In the study entitled ‘Wastewater-based tracing of doping use by the general population and amateur athletes’, KWR researchers have revealed that amateur athletes use the highly dangerous weight-loss agent 2,4-dinitrophenol (the ‘fat burner’ or DNP) in sport events. Through the chemical analysis of wastewater, KWR investigators Ana Causanilles, Pim de Voogt and Erik Emke have shown that 2,4-dinitrophenol  loads increased by a factor of between 10 to 100 during the events monitored.

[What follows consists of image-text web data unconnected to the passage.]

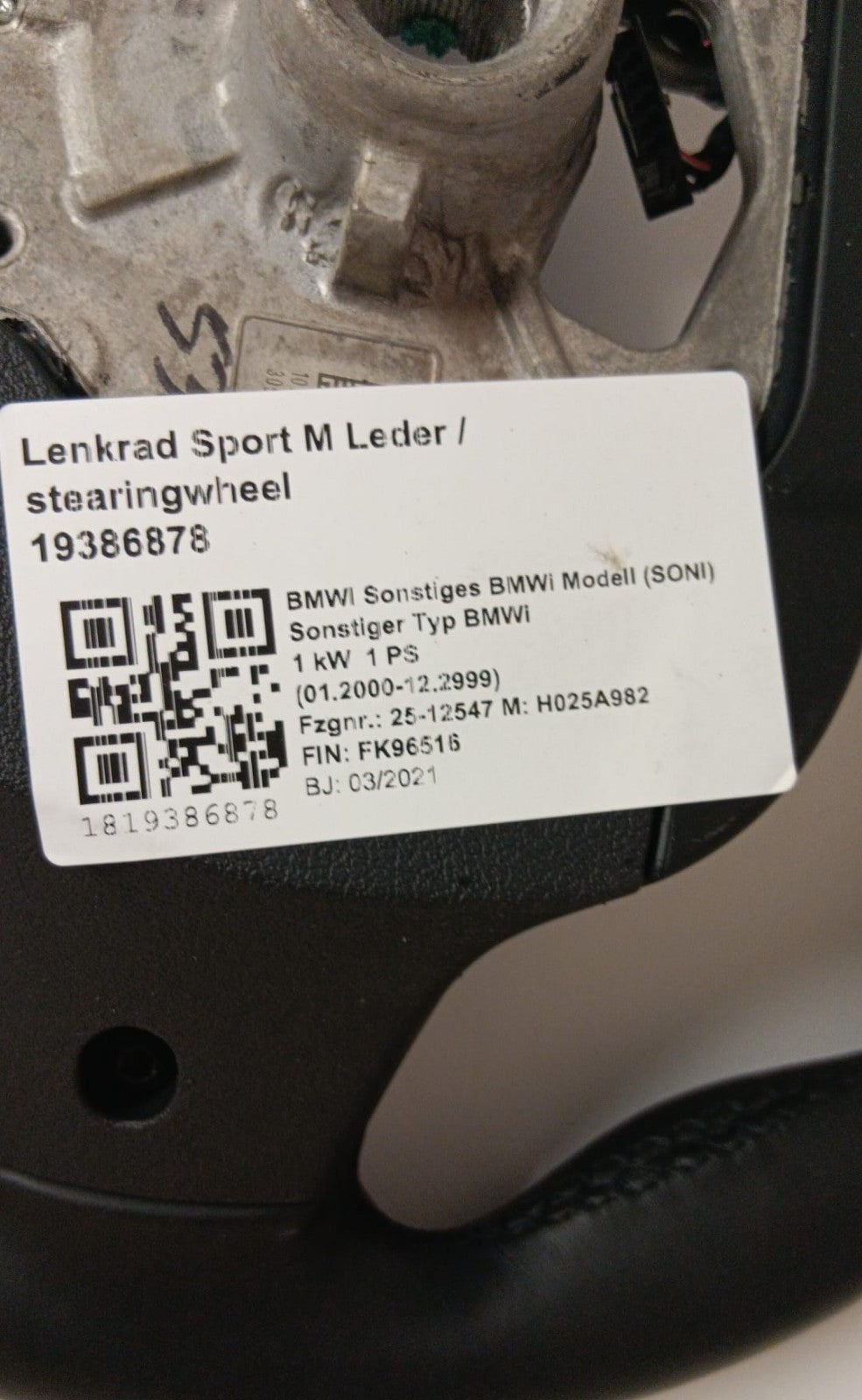BMW 3 G20 G21 4' G22 G23 G26 i4 G26 M Sport Leder Lenkrad 8746689 steering wheel
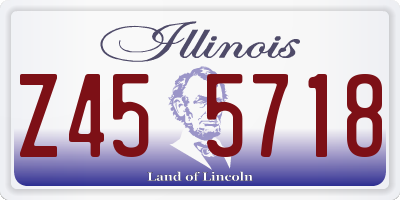 IL license plate Z455718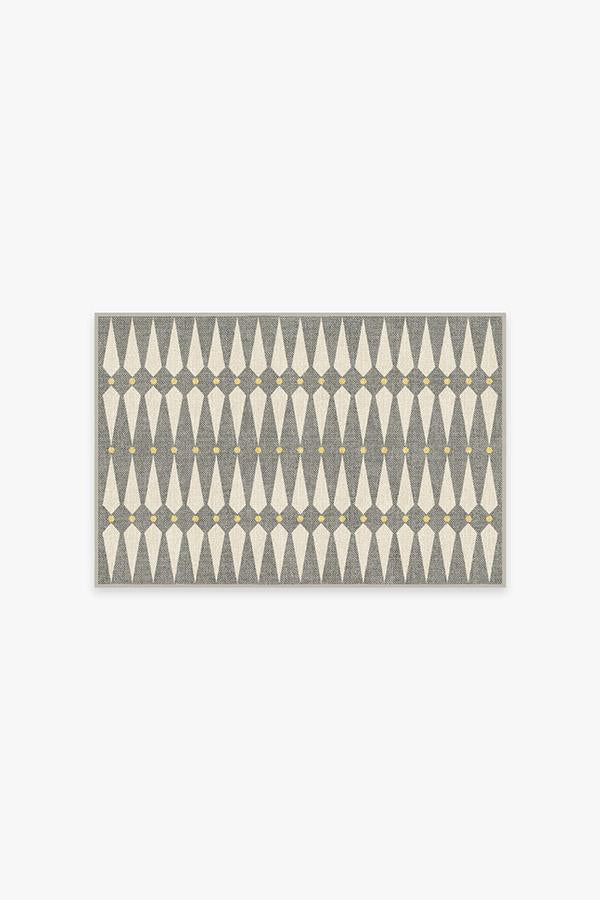 Carnaby Shadow Del Sol — Halı, Gri, AREA, beyaz zemin, 2x3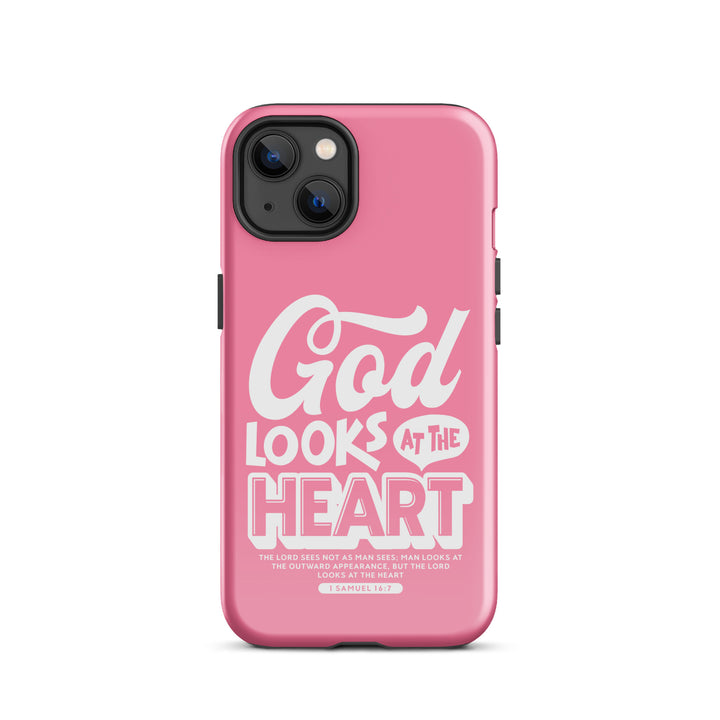 Christian Phone Case God Looks At Heart for iPhone® iPhone® Phone Cases Glossy iPhone 13 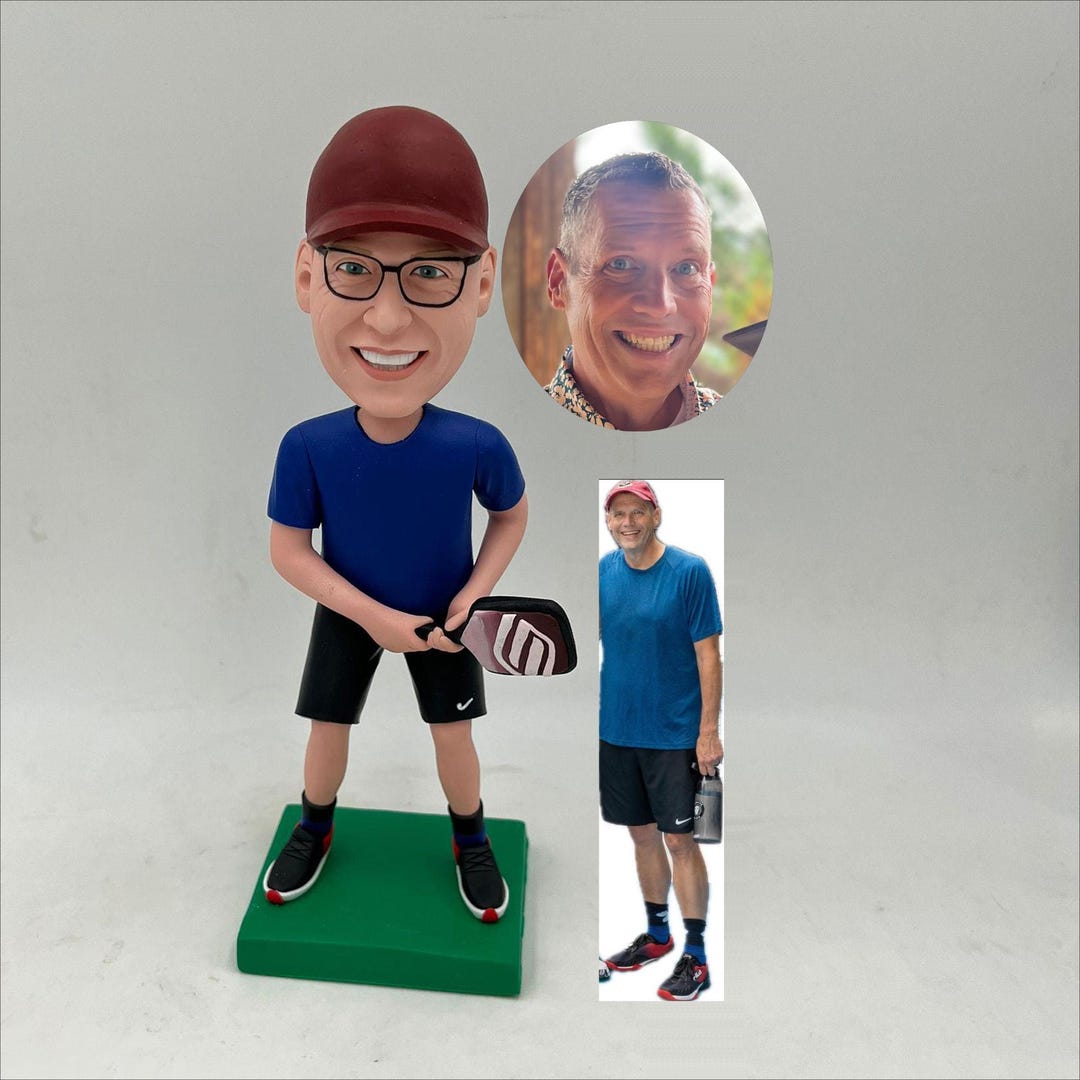 Custom Pickleball Bobblehead From Photo
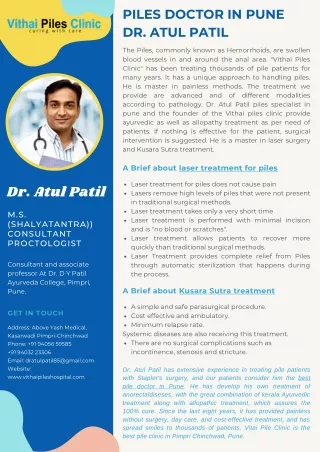 Piles Doctor in Pune: Dr. Atul Patil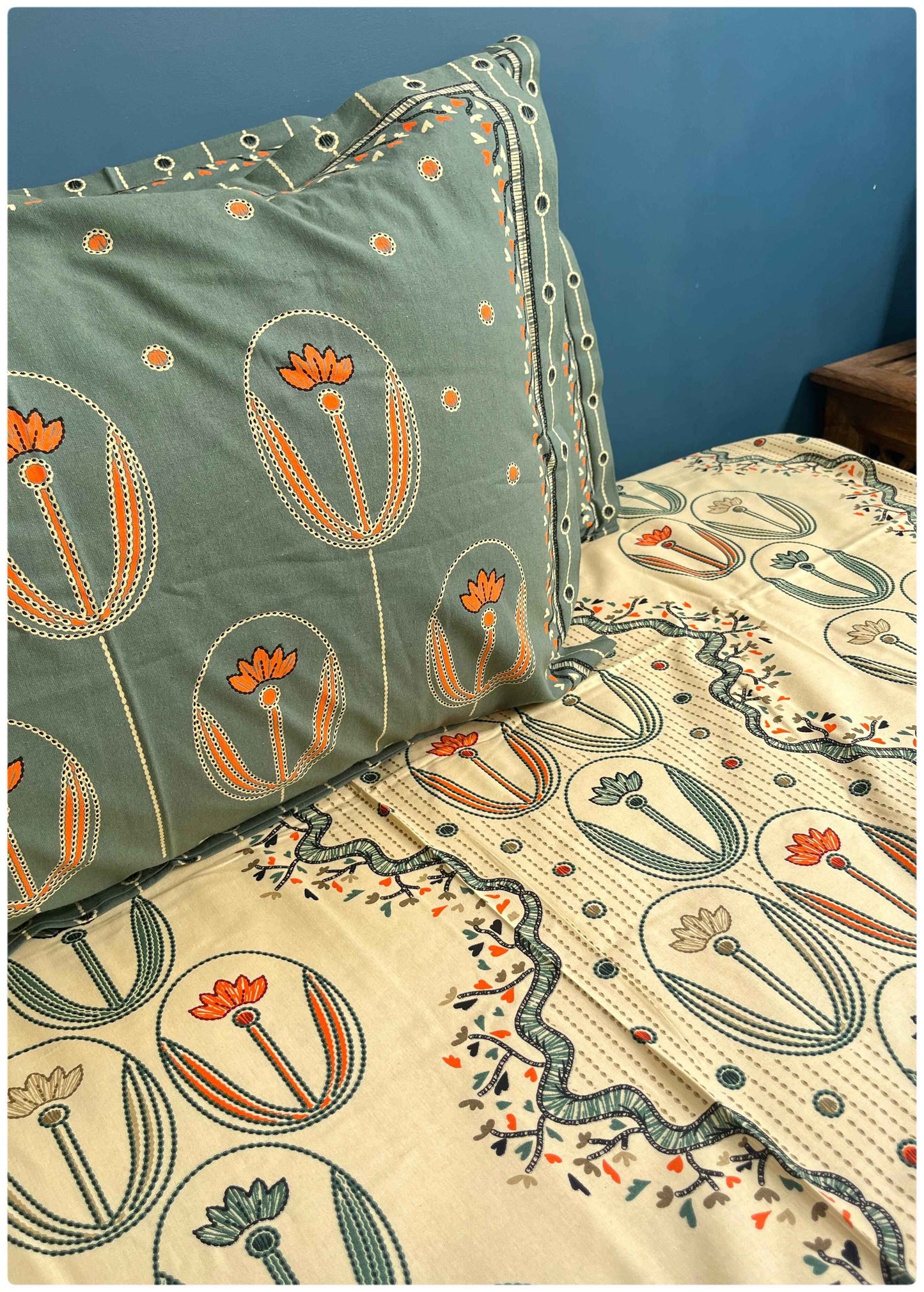 Decaso Ethnic - Dull Green 1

The study, performed by KWR and the Anti-Doping Authority of the Netherlands, was sponsored by the World Anti-Doping Authority (WADA). In the UK, recent more traditional research using questionnaires showed that the use of so-called IPEDs (Image Performance Enhancing Drugs) is widespread. Wastewater-based epidemiology has – once again – proven to be an excellent tool to support the outcome of such research with quantitative figures.

The chemical analysis of sewer water is rapidly developing into a discipline that can analyse, in near-real-time, the trends in the use of drugs and other substances by citizens. This is why Pim de Voogt refers to this wastewater-based epidemiology as a ‘societal mirror’. By sampling the influent of a sewage treatment plant, the researchers are able to calculate, on the basis of the concentration of drugs or their conversion products that end up in urine and thus in sewage water, the total ‘load’ of drugs in a city. Load is a measure of the number of milligrams of a drug transported to the sewage treatment plant per day per 1000 inhabitants.